## WHAT IS REQUIRED
Copy the items again, beginning at the line that has "Given clock face" and stopping at the end of the items, with "balcony" changed to "terrace" and nothing else altered.

## SUPPLIED MATERIAL
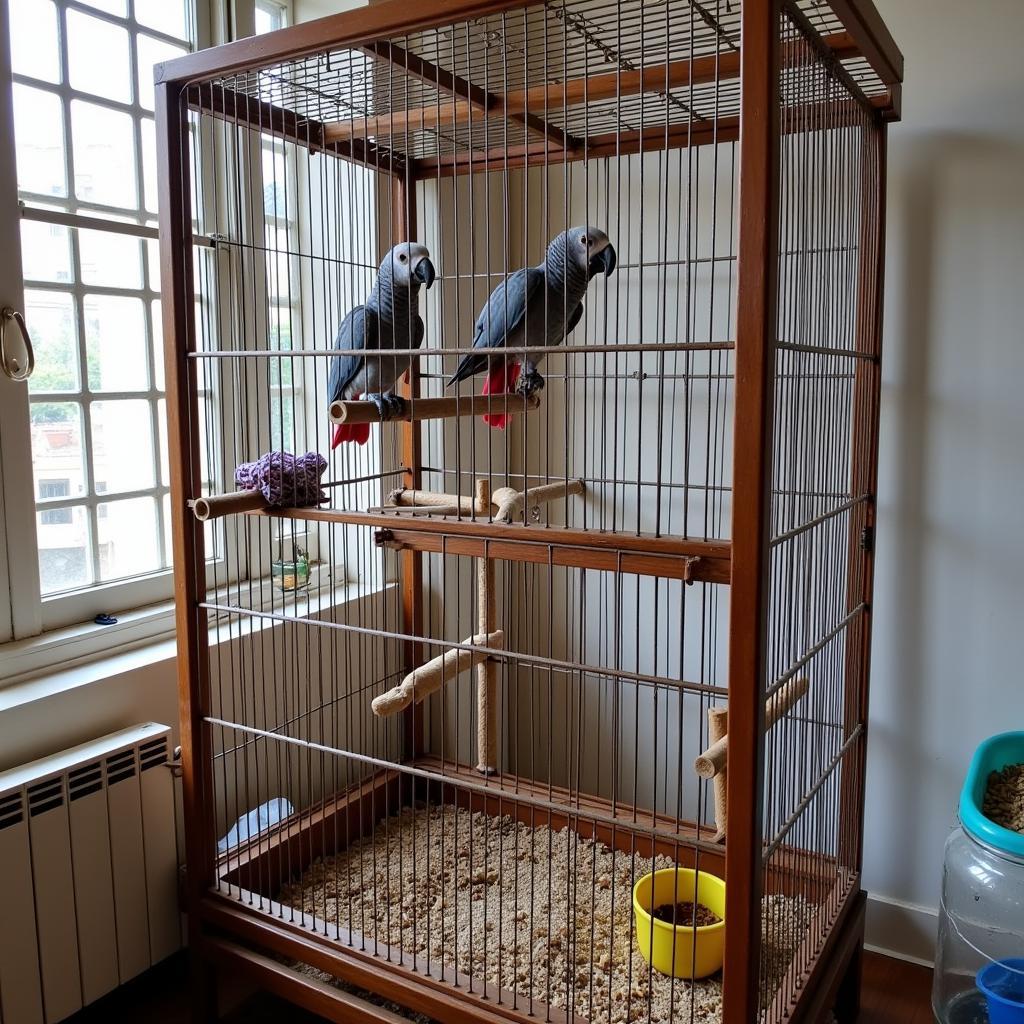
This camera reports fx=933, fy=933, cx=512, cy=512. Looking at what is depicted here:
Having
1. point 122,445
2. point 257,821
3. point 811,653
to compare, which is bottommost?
point 257,821

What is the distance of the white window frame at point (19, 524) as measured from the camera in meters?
1.57

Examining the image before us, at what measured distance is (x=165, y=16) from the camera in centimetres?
189

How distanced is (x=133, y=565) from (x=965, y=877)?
1.64 metres

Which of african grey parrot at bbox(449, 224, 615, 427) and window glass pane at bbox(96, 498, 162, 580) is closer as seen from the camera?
african grey parrot at bbox(449, 224, 615, 427)

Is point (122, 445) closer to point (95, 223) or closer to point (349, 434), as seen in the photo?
point (95, 223)

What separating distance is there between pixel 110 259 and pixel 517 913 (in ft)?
4.75

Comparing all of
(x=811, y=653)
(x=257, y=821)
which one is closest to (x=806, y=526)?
(x=811, y=653)

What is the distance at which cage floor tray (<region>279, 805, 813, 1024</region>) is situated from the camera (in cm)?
146

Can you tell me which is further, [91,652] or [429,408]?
[91,652]

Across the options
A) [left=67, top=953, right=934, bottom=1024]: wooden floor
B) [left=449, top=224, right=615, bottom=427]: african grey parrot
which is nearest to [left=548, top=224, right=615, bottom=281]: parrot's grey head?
[left=449, top=224, right=615, bottom=427]: african grey parrot

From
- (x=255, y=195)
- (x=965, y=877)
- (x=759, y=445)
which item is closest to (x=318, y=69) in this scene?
(x=255, y=195)

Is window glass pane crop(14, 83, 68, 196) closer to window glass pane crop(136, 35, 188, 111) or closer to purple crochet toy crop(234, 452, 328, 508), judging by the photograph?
window glass pane crop(136, 35, 188, 111)

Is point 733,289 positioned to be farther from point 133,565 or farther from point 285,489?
point 133,565

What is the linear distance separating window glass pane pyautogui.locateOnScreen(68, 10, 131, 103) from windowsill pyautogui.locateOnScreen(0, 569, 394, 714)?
101 cm
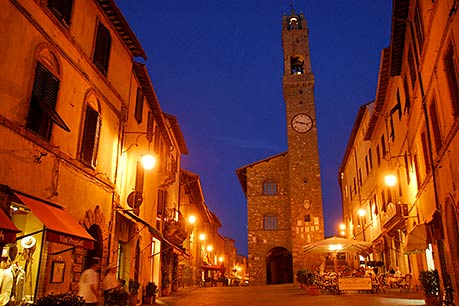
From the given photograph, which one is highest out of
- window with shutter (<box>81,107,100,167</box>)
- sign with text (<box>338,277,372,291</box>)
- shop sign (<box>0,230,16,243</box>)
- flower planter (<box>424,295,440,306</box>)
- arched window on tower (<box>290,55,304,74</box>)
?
arched window on tower (<box>290,55,304,74</box>)

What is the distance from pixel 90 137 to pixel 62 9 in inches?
126

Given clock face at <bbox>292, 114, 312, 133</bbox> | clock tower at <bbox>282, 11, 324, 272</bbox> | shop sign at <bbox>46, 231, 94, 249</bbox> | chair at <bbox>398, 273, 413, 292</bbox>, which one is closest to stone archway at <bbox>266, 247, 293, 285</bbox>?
clock tower at <bbox>282, 11, 324, 272</bbox>

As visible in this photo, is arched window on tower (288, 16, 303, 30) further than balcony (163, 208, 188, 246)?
Yes

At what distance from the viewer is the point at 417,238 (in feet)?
49.3

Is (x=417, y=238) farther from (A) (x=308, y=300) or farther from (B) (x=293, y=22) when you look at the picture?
(B) (x=293, y=22)

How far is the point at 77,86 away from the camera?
10.6 meters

## THE RESULT
Given clock face at <bbox>292, 114, 312, 133</bbox> | clock tower at <bbox>282, 11, 324, 272</bbox> | shop sign at <bbox>46, 231, 94, 249</bbox> | chair at <bbox>398, 273, 413, 292</bbox>, which one is closest to stone archway at <bbox>266, 247, 293, 285</bbox>?
clock tower at <bbox>282, 11, 324, 272</bbox>

As visible in this photo, is arched window on tower (288, 16, 303, 30) further than terrace (163, 208, 188, 246)?
Yes

At what distance from the viewer is the point at 417,238 (in feet)?
49.3

Is (x=417, y=238) farther from (A) (x=308, y=300) or farther from (B) (x=293, y=22) when you look at the picture?
(B) (x=293, y=22)

How far is the point at 77,86 away from the camera?
10.6 meters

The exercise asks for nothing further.